House Minority Leader Hakeem Jeffries made Ukraine a major focus of his speech after the election of Johnson. While hailing the bipartisan consensus on further aid to Israel to enable its mass slaughter in Gaza, he added, “We must also support Ukraine and its courageous effort to defeat Russian aggression.
“There are only two paths in front of us. We can either stand up for Ukraine, or bow down to Vladimir Putin.”
He continued, “It is my expectation that in the next week or so the Senate will send over for consideration a bipartisan national security funding package for Israel, Ukraine, and our other allies throughout the free world… The House of Representatives should take up this national security package and humanitarian relief package immediately in totality, and without delay.”
The Democrats accommodated themselves to the new speaker, voting near-unanimously for the first bill he put on the floor of the House, a resolution of support for Israel in its war in Gaza, which passed 412–10, with nine Democrats and one Republican voting against it. Six Democrats voted “present.”

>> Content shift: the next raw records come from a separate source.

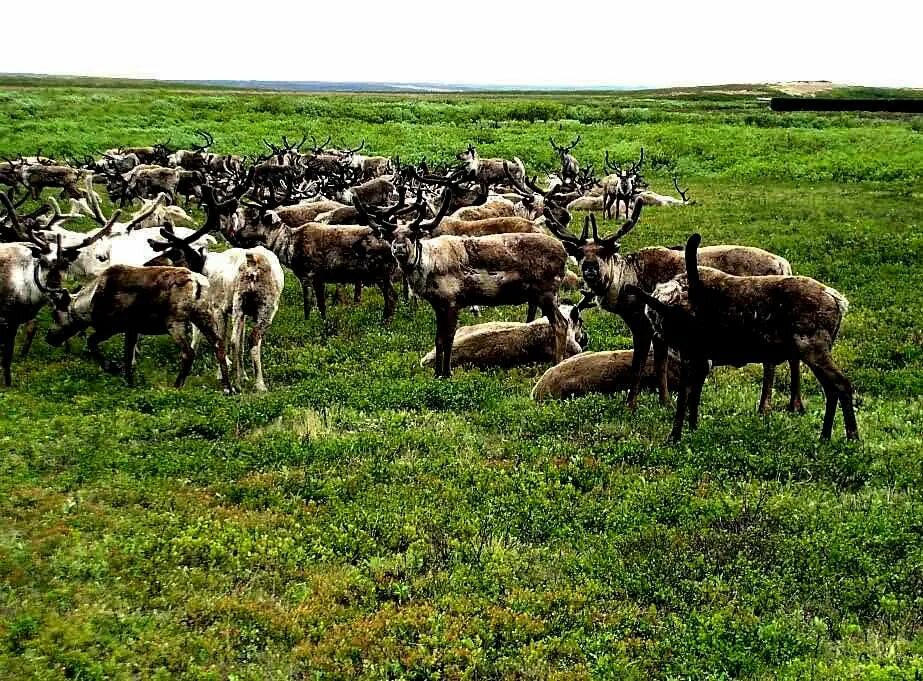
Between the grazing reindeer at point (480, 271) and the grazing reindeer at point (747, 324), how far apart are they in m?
2.84

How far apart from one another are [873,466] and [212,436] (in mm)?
7411

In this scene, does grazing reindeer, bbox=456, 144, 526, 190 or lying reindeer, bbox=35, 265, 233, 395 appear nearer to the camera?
lying reindeer, bbox=35, 265, 233, 395

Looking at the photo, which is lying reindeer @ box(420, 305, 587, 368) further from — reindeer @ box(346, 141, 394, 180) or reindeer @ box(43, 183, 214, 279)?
reindeer @ box(346, 141, 394, 180)

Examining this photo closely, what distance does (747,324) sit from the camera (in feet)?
29.9

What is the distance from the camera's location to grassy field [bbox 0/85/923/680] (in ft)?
19.1

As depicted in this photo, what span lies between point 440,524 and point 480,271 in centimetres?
559

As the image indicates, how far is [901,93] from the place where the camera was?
91.6 meters

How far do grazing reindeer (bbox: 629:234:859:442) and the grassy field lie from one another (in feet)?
1.99

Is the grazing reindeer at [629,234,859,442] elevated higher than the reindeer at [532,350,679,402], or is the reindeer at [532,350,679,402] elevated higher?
the grazing reindeer at [629,234,859,442]

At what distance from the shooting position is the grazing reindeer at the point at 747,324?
8.76 metres

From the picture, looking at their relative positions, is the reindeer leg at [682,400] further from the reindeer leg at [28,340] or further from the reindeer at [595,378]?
the reindeer leg at [28,340]

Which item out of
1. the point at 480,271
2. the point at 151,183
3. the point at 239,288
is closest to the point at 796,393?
the point at 480,271

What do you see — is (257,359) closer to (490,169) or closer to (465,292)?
(465,292)

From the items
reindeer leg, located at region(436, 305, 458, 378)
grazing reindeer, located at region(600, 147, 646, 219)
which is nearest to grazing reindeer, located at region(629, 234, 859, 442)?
reindeer leg, located at region(436, 305, 458, 378)
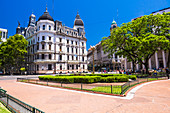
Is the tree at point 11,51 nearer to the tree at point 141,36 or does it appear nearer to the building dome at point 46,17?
the building dome at point 46,17

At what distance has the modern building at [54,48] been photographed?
1905 inches

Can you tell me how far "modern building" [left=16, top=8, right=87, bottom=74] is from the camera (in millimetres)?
48375

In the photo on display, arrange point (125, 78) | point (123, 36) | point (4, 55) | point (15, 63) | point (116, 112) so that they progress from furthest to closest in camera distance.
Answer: point (15, 63) < point (4, 55) < point (123, 36) < point (125, 78) < point (116, 112)

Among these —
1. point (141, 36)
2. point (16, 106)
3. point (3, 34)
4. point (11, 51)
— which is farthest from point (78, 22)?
point (16, 106)

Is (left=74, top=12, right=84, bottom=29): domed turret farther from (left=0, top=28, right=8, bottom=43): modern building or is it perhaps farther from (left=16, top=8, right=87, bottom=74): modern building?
(left=0, top=28, right=8, bottom=43): modern building

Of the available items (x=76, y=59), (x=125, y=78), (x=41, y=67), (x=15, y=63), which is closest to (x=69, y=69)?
(x=76, y=59)

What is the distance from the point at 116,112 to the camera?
6.15 meters

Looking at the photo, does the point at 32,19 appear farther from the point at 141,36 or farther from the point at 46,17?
the point at 141,36

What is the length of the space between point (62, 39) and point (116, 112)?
5023 centimetres

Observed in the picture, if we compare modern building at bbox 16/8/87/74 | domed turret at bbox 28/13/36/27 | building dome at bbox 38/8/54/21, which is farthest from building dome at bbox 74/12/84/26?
domed turret at bbox 28/13/36/27

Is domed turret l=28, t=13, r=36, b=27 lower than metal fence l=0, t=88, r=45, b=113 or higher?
higher

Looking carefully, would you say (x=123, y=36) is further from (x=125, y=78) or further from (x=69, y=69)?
(x=69, y=69)

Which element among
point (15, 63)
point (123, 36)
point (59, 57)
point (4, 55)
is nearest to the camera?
point (123, 36)

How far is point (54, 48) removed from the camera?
167 feet
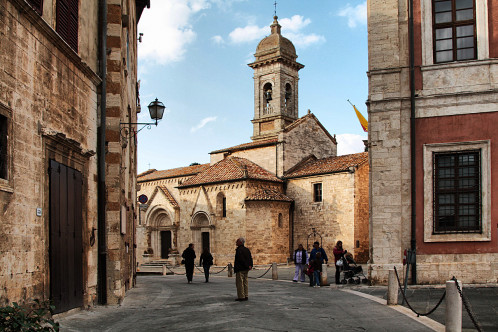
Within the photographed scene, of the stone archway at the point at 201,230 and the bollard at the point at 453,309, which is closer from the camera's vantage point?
the bollard at the point at 453,309

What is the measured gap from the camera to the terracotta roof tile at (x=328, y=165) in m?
37.0

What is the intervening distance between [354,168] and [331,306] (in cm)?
2432

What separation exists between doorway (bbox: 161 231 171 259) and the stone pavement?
30.5m

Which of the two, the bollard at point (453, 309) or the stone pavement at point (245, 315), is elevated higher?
the bollard at point (453, 309)

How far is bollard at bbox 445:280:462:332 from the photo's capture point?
7832mm

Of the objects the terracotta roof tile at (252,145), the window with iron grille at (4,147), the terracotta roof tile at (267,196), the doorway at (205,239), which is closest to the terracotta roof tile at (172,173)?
the terracotta roof tile at (252,145)

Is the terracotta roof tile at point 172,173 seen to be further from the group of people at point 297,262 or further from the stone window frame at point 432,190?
the stone window frame at point 432,190

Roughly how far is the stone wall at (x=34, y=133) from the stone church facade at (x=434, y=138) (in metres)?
8.37

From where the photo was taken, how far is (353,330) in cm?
876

Meanwhile, Trump’s closest supporters in the House gloated over the result of their efforts over the past three weeks. Representative Matt Gaetz, speaking on the podcast of Trump’s fascist former adviser Steve Bannon, said, “If you don’t think that moving from Kevin McCarthy to MAGA Mike Johnson shows the ascendance of this movement and where the power in the Republican Party truly lies, then you’re not paying attention.”